> [What the task requires] Can you turn everything from the line containing "Among these items" down to the end of the listing into a numbered list, skipping blank lines?
### Record set ###
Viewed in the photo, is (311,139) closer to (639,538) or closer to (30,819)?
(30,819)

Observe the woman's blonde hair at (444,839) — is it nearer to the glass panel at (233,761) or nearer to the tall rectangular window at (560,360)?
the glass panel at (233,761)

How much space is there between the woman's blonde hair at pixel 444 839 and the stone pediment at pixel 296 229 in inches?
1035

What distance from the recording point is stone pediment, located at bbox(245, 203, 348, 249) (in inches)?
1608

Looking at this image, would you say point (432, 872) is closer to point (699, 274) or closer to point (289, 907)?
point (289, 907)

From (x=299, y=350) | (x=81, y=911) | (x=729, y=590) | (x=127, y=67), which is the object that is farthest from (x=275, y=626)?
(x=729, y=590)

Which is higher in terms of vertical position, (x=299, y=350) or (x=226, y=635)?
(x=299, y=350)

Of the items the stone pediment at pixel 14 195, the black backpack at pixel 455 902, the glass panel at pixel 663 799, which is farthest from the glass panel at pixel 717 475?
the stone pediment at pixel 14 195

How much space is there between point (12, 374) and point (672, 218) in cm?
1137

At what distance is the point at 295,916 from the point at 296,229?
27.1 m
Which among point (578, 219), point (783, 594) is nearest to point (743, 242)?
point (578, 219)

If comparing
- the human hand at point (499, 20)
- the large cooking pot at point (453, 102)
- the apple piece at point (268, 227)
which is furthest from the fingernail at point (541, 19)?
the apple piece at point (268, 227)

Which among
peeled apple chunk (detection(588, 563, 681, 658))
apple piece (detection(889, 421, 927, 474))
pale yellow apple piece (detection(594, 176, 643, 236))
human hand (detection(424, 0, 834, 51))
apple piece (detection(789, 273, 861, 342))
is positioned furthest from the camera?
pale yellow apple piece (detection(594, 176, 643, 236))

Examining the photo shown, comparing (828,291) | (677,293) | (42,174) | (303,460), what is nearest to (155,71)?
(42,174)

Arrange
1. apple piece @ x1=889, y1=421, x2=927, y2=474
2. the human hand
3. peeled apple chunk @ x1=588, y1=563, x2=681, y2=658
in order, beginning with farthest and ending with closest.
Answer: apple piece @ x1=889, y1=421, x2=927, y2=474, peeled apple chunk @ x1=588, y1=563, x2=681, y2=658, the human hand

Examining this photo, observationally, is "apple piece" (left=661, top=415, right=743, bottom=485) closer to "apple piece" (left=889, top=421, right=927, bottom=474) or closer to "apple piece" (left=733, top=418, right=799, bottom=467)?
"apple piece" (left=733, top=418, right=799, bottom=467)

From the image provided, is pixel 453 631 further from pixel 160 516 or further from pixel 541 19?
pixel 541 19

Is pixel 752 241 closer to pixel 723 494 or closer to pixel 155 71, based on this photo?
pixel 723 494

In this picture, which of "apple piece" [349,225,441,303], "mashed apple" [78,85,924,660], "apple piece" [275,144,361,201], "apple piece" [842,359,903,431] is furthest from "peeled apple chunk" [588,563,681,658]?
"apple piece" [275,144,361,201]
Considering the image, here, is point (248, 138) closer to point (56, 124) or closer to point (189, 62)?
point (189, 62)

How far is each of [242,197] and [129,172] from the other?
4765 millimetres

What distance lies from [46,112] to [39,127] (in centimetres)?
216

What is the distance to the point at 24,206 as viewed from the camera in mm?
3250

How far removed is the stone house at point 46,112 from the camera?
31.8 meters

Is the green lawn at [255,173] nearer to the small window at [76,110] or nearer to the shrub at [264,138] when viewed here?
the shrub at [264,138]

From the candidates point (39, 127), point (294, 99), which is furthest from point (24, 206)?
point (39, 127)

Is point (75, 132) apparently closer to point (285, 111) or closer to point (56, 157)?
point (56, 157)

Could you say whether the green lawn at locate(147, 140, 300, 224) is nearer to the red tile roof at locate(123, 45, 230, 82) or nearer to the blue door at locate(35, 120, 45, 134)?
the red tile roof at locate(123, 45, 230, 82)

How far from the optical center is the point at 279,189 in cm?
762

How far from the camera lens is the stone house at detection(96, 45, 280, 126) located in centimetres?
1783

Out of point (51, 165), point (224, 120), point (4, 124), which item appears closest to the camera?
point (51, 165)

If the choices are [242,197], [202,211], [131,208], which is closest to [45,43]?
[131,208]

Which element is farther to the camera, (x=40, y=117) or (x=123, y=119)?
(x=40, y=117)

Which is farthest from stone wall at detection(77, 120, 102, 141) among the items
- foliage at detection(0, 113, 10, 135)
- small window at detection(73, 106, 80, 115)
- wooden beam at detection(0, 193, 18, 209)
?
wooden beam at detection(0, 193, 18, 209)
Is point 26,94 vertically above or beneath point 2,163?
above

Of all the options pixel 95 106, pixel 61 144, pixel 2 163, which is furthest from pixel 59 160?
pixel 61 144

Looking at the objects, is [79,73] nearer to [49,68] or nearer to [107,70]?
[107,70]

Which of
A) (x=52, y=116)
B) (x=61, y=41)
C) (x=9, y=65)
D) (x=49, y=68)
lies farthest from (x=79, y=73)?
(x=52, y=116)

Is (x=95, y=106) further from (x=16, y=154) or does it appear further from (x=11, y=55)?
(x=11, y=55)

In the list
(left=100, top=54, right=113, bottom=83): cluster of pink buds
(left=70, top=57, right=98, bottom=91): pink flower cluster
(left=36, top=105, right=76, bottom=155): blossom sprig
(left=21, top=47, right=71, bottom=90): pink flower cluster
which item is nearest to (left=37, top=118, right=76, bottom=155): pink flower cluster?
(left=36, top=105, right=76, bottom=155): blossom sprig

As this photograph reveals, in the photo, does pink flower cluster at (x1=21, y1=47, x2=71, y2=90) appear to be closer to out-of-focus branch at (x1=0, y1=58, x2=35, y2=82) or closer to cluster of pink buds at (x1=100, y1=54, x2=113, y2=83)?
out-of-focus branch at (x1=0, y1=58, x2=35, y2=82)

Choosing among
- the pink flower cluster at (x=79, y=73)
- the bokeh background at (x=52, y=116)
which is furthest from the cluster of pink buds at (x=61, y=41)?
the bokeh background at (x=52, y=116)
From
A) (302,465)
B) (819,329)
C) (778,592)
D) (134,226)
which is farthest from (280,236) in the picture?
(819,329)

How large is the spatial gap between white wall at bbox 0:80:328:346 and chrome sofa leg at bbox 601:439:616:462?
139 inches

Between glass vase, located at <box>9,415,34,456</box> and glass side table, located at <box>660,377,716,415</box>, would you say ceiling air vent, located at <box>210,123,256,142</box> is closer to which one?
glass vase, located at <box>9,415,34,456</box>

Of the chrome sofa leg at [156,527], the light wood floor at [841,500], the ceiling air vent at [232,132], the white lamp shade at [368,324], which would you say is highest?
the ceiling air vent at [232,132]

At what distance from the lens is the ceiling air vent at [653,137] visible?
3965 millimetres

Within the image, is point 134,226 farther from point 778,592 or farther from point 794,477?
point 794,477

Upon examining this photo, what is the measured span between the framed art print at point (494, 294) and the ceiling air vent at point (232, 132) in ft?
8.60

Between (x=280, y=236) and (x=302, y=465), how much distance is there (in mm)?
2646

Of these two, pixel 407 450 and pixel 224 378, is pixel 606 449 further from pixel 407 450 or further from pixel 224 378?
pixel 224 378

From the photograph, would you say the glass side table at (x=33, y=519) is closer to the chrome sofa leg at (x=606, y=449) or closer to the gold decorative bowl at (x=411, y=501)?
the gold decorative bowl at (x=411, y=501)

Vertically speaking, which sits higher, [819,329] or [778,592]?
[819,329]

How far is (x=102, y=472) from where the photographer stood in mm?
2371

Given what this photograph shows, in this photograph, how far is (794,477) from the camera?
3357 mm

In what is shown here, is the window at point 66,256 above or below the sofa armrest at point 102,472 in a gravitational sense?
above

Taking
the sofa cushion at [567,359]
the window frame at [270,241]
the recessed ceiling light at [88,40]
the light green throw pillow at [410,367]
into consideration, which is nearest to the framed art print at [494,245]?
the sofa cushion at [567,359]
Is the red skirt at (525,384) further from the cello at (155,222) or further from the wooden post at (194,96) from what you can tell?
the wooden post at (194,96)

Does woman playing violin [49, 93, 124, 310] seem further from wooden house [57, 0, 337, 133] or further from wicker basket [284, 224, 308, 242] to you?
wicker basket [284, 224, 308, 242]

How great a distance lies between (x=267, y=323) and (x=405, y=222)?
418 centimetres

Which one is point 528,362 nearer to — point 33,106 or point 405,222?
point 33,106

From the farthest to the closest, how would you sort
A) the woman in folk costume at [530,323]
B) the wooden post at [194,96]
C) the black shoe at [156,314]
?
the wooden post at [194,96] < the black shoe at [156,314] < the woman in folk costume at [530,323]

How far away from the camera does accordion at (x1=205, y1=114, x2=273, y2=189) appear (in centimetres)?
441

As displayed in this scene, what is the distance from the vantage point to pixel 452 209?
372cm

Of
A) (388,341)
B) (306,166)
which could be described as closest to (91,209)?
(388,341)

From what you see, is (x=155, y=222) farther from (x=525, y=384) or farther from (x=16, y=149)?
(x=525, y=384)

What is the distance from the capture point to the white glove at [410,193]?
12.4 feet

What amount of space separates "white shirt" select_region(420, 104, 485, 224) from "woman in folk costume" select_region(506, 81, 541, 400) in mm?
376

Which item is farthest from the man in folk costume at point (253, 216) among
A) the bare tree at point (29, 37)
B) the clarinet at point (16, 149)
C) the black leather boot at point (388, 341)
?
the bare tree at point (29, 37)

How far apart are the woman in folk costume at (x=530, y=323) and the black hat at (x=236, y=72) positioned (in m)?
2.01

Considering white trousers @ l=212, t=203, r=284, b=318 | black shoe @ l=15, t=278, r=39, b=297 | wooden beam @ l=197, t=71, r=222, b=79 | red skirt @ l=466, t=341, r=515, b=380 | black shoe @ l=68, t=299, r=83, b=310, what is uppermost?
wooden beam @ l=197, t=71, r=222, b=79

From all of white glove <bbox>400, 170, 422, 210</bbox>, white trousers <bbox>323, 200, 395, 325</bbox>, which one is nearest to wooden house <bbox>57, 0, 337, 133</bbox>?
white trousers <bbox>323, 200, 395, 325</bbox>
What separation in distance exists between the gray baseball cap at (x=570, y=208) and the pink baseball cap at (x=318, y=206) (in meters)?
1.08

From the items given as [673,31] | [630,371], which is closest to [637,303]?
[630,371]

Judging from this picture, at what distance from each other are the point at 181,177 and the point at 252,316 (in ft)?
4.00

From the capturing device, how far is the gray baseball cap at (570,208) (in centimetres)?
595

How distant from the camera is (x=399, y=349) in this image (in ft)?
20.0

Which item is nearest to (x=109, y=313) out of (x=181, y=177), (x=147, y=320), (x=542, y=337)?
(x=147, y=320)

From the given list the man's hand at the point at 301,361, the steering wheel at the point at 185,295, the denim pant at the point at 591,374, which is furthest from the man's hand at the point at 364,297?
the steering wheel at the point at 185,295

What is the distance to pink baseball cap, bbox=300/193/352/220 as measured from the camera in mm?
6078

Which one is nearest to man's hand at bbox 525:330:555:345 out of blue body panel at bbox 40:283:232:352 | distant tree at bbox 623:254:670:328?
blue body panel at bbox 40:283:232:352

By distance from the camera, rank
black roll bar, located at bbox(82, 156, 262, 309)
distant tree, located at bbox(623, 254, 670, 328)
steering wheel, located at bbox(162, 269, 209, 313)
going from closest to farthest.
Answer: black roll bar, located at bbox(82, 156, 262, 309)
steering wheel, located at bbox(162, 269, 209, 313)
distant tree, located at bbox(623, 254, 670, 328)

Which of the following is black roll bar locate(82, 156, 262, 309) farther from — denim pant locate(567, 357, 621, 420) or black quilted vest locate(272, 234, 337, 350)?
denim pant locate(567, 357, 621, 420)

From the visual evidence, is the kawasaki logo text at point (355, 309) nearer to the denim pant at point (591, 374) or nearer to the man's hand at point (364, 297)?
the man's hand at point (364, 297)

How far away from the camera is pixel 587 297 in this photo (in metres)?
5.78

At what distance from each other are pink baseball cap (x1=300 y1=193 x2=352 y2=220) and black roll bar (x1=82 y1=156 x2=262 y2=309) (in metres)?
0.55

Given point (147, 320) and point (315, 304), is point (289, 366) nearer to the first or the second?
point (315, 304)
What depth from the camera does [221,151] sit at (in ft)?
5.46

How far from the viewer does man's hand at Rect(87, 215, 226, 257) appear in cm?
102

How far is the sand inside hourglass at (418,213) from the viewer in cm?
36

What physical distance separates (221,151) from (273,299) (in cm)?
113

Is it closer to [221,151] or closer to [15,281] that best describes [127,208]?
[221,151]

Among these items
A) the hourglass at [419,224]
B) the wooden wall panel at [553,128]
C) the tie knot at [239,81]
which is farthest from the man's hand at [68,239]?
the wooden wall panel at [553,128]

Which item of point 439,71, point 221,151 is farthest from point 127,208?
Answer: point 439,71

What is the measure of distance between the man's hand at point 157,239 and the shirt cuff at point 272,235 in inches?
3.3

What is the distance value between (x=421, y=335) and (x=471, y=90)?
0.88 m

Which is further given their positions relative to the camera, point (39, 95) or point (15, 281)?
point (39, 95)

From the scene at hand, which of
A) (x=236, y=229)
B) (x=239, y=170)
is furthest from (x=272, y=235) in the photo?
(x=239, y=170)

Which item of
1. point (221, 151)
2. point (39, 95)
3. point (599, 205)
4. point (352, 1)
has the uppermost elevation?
###
> [The completed task]
1. Among these items
2. A) the hourglass at [419,224]
3. B) the wooden wall panel at [553,128]
4. C) the tie knot at [239,81]
5. which is farthest from the man's hand at [68,239]?
6. the wooden wall panel at [553,128]
7. Which item of point 439,71, point 221,151 is farthest from point 127,208?
8. Answer: point 439,71
9. What is the measure of distance between the man's hand at point 157,239 and the shirt cuff at point 272,235 in inches?
10. 3.3
11. What is the distance value between (x=421, y=335) and (x=471, y=90)?
12. 0.88 m
13. Which is further given their positions relative to the camera, point (39, 95) or point (15, 281)?
14. point (39, 95)
15. From the scene at hand, which of
16. A) (x=236, y=229)
17. B) (x=239, y=170)
18. is furthest from (x=272, y=235) in the photo?
19. (x=239, y=170)
20. Which item of
21. 1. point (221, 151)
22. 2. point (39, 95)
23. 3. point (599, 205)
24. 4. point (352, 1)
25. has the uppermost elevation?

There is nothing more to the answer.